═════ EXTRACT PROVIDED ═════

There are other aspects of today’s decision that will also be important in enforcing constitutional constraints on the excessive and unjustified use of race in redistricting. The court said, once again, that  the setting of “a racial target” that has a direct impact on the design of a district means that strict scrutiny is triggered and the district can survive only if the VRA requires it.

Once again, the court confirmed that if the state intentionally sorts voters by race into districts, the state cannot hide behind the argument that its ultimate goal was to pursue an effective partisan gerrymander. To the extent partisan gerrymandering is constitutional, states can sort voters by their voting patterns, but not by their race. As the court has said before, race cannot be used as a “proxy” for political voting preferences. To be sure, this can create a mess for the lower courts if a state does not directly and obviously use race to sort voters; the courts then have to sort out whether it was “really” race or partisan factors that drove the district’s design. (I have long argued that it makes little sense for the court to impose constitutional constraints on racial gerrymandering, but not partisan gerrymandering.)

═════ RAW DATA ═════

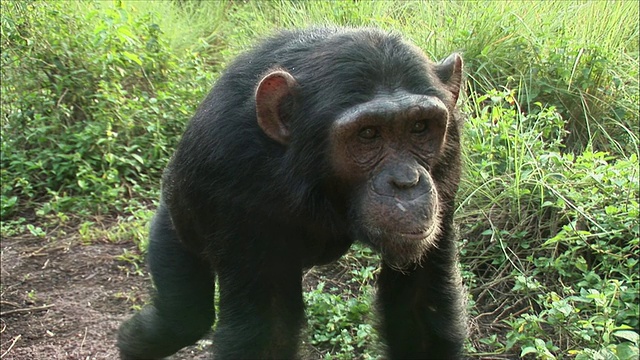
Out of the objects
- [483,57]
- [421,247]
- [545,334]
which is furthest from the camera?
[483,57]

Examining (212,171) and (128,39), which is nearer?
(212,171)

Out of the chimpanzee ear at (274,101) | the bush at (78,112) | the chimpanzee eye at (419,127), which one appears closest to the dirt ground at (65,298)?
the bush at (78,112)

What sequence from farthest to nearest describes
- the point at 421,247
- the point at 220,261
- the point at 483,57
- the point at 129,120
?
the point at 129,120
the point at 483,57
the point at 220,261
the point at 421,247

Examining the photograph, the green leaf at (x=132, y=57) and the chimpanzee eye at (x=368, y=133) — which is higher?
the chimpanzee eye at (x=368, y=133)

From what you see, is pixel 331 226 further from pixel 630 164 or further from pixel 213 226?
pixel 630 164

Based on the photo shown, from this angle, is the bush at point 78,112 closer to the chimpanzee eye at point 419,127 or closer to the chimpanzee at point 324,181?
the chimpanzee at point 324,181

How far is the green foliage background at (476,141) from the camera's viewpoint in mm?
6320

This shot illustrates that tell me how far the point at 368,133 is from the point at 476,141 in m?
3.21

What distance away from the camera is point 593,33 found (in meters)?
9.20

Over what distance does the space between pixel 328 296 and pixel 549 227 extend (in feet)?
6.44

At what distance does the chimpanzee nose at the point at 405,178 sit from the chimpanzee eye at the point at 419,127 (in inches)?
10.5

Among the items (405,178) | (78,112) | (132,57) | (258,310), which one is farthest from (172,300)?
(78,112)

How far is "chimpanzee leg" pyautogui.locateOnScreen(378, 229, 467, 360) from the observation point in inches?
203

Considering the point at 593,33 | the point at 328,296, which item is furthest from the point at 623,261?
the point at 593,33
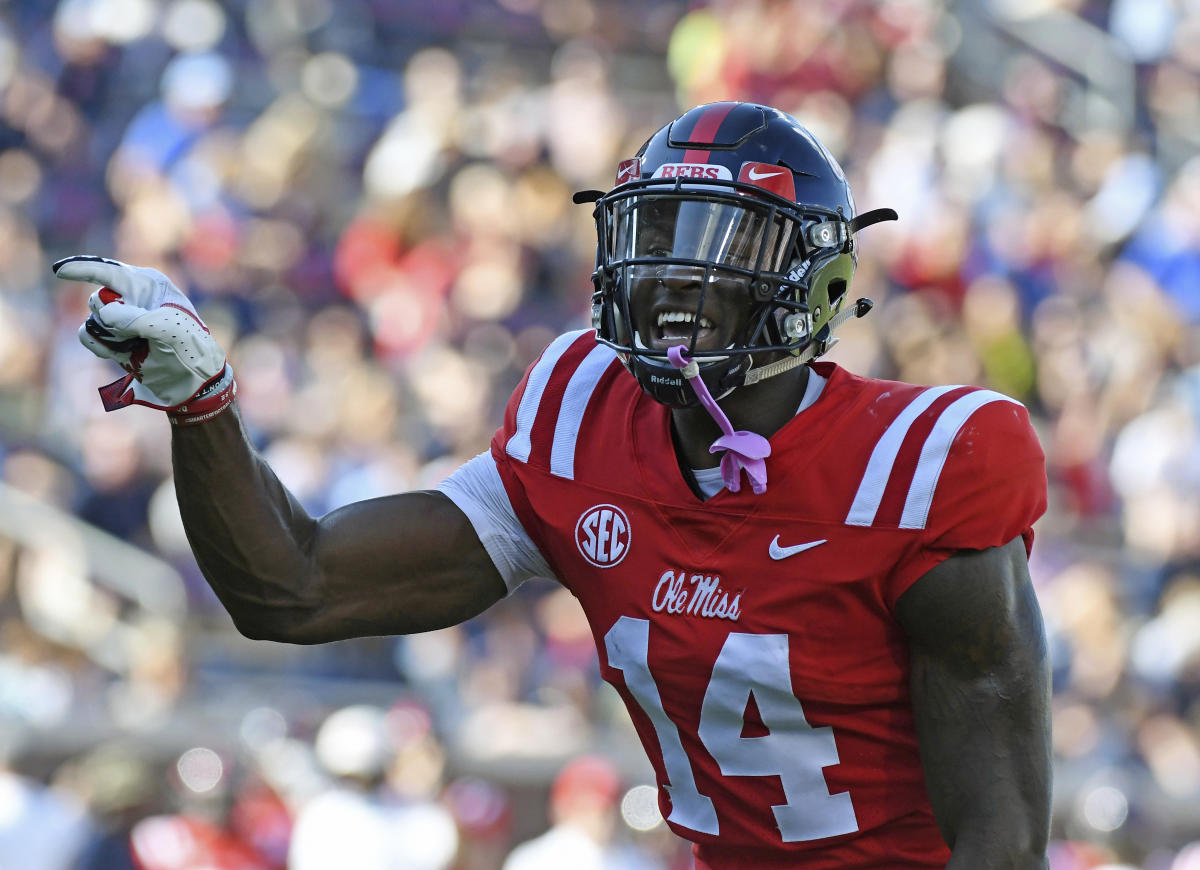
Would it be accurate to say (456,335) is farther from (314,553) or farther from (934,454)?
(934,454)

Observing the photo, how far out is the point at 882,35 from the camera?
10.5 metres

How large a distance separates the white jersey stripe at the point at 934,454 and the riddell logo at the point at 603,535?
47cm

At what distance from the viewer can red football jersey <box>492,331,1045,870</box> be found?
264cm

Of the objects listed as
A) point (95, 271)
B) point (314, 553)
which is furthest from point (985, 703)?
point (95, 271)

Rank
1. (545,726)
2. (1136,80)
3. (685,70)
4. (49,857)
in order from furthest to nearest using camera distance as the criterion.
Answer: (1136,80) → (685,70) → (545,726) → (49,857)

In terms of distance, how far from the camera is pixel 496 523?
3035 millimetres

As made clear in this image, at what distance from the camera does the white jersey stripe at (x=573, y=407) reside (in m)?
2.97

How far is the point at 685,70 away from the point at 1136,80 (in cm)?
291

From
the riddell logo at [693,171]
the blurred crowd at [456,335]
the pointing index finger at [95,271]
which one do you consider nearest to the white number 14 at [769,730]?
the riddell logo at [693,171]

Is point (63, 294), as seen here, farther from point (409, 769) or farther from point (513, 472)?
point (513, 472)

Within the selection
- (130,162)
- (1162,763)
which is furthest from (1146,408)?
(130,162)

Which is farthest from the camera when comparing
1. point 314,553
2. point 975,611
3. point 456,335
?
point 456,335

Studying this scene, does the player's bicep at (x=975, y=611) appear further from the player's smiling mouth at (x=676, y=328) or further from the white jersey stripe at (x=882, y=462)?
the player's smiling mouth at (x=676, y=328)

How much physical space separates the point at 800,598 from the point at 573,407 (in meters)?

═════

SET PROBLEM 1 ::
Answer these questions using the redistricting commentary:
(a) According to the court, what triggers strict scrutiny?
(b) Under what condition can a district subject to strict scrutiny survive?
(c) What has the court said race cannot be used as?
SET PROBLEM 2 ::
Retype the passage of the redistricting commentary from "Once again, the" up to and including "not partisan gerrymandering.)".

RESPONSE 1 ::
(a) Setting "a racial target" that has a direct impact on the design of a district.
(b) Only if the VRA requires it.
(c) A "proxy" for political voting preferences.

RESPONSE 2 ::
Once again, the court confirmed that if the state intentionally sorts voters by race into districts, the state cannot hide behind the argument that its ultimate goal was to pursue an effective partisan gerrymander. To the extent partisan gerrymandering is constitutional, states can sort voters by their voting patterns, but not by their race. As the court has said before, race cannot be used as a “proxy” for political voting preferences. To be sure, this can create a mess for the lower courts if a state does not directly and obviously use race to sort voters; the courts then have to sort out whether it was “really” race or partisan factors that drove the district’s design. (I have long argued that it makes little sense for the court to impose constitutional constraints on racial gerrymandering, but not partisan gerrymandering.)